§ **Supplied passage**:
_ _ _ _ _ _ _

# Grizzly 700



## Sal150 (Jan 11, 2009)

Whats up guys, i hate to say it but, im the new guy and i have a couple questions. I have a yamaha buin 350 4x4 with a warn setup ( actuator,plow etc). that i have been using for 3 years and i think its time i step up work horse.

I have 22 local driveway accounts and i was thinking about bumping up to a 700 grizzly...nowww i want a good plow. Not this cheap, slow, warn electric actuated plow.

Im looking for a durable well built plow with power angle. i heard alot of negative with the blackline but i was looking for something like that

Any help is good 
Thanks Alot 
-Sal


----------



## skywagon (Nov 13, 2008)

Sal150;711098 said:


> Whats up guys, i hate to say it but, im the new guy and i have a couple questions. I have a yamaha buin 350 4x4 with a warn setup ( actuator,plow etc). that i have been using for 3 years and i think its time i step up work horse.

_ _ _ _ _ _ _

§ **Given information**:
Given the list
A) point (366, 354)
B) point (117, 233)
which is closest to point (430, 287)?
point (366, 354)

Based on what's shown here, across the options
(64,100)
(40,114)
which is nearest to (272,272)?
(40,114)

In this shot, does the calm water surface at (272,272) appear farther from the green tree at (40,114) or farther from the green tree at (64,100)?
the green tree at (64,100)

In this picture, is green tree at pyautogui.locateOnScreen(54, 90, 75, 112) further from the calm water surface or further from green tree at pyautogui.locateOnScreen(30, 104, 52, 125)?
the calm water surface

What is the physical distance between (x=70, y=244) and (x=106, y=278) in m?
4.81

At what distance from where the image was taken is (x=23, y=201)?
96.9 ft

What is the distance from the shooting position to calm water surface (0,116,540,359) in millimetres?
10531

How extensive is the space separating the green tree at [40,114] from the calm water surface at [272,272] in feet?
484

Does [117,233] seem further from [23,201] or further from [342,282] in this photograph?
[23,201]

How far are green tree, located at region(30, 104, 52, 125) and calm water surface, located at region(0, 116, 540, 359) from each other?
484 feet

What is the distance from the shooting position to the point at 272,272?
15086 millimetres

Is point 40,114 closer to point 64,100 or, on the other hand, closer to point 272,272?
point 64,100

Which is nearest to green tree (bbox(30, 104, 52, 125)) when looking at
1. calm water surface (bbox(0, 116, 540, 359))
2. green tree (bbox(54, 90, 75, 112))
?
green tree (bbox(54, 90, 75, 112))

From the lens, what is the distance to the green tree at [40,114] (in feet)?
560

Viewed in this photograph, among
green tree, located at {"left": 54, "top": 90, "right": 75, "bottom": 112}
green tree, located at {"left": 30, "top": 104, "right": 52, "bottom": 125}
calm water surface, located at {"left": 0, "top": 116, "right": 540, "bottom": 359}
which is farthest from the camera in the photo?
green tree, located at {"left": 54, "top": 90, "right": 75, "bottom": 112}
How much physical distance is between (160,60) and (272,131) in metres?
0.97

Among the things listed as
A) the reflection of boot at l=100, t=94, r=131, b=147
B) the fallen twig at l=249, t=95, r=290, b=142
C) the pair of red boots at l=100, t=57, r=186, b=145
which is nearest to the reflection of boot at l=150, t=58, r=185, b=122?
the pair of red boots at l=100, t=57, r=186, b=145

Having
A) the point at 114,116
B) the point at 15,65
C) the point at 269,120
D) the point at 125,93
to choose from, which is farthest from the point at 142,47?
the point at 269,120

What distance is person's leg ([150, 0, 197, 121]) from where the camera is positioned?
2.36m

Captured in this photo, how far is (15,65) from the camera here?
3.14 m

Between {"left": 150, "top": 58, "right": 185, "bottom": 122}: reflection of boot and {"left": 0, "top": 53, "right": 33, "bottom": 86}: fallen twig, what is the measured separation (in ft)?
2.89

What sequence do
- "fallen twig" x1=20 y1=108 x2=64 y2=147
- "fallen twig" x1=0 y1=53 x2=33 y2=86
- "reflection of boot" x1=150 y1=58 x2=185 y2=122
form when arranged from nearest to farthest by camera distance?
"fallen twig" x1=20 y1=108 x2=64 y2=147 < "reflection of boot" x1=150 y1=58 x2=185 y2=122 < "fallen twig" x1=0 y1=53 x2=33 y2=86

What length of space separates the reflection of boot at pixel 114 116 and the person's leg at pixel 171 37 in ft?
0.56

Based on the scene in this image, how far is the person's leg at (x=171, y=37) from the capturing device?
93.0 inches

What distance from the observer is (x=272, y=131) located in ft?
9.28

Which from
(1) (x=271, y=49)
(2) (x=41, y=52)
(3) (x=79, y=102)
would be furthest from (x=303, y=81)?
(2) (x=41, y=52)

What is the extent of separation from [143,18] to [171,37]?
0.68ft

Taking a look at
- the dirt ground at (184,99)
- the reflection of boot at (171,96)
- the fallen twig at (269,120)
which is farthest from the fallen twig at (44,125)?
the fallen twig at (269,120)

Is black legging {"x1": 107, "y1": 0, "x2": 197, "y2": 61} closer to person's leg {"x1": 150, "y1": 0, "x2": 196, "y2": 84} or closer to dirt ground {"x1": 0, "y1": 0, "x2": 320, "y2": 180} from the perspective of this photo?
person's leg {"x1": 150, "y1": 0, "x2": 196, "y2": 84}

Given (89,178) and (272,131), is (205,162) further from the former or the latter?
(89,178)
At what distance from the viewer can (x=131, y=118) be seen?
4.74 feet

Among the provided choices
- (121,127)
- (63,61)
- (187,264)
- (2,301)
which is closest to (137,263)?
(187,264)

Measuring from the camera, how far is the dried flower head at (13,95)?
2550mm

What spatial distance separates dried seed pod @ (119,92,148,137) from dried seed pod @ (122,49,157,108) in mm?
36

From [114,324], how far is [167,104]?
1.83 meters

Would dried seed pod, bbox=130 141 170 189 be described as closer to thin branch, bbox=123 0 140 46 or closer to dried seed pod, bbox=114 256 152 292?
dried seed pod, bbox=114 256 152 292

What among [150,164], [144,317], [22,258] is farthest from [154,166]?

_ _ _ _ _ _ _

§ **Exercise prompt**: Write the next part of the forum thread about plowing with a Grizzly 700, starting right after its last line.

§ **Result**:
> 
> I have 22 local driveway accounts and i was thinking about bumping up to a 700 grizzly...nowww i want a good plow. Not this cheap, slow, warn electric actuated plow.
> 
> ...


I run 3 moose plows, 2 with power angle and after 5 seasons not a hiccup, also have one on my 4200 John Deere without power angle, for price and durability you cannot beat a Moose. they have the new all hydraulic v-plow for the Moose that I may put on the rhino for next season.


----------



## Sal150 (Jan 11, 2009)

skywagon;711146 said:


> I run 3 moose plows, 2 with power angle and after 5 seasons not a hiccup, also have one on my 4200 John Deere without power angle, for price and durability you cannot beat a Moose. they have the new all hydraulic v-plow for the Moose that I may put on the rhino for next season.


Thanks alot for responding, i saw alot of people running moose plows. So where did you get the plow and the power angle because im gonna pick up the bike tomorrow hopefully.

thanks again
-Sal


----------



## skywagon (Nov 13, 2008)

Sal150;711170 said:


> Thanks alot for responding, i saw alot of people running moose plows. So where did you get the plow and the power angle because im gonna pick up the bike tomorrow hopefully.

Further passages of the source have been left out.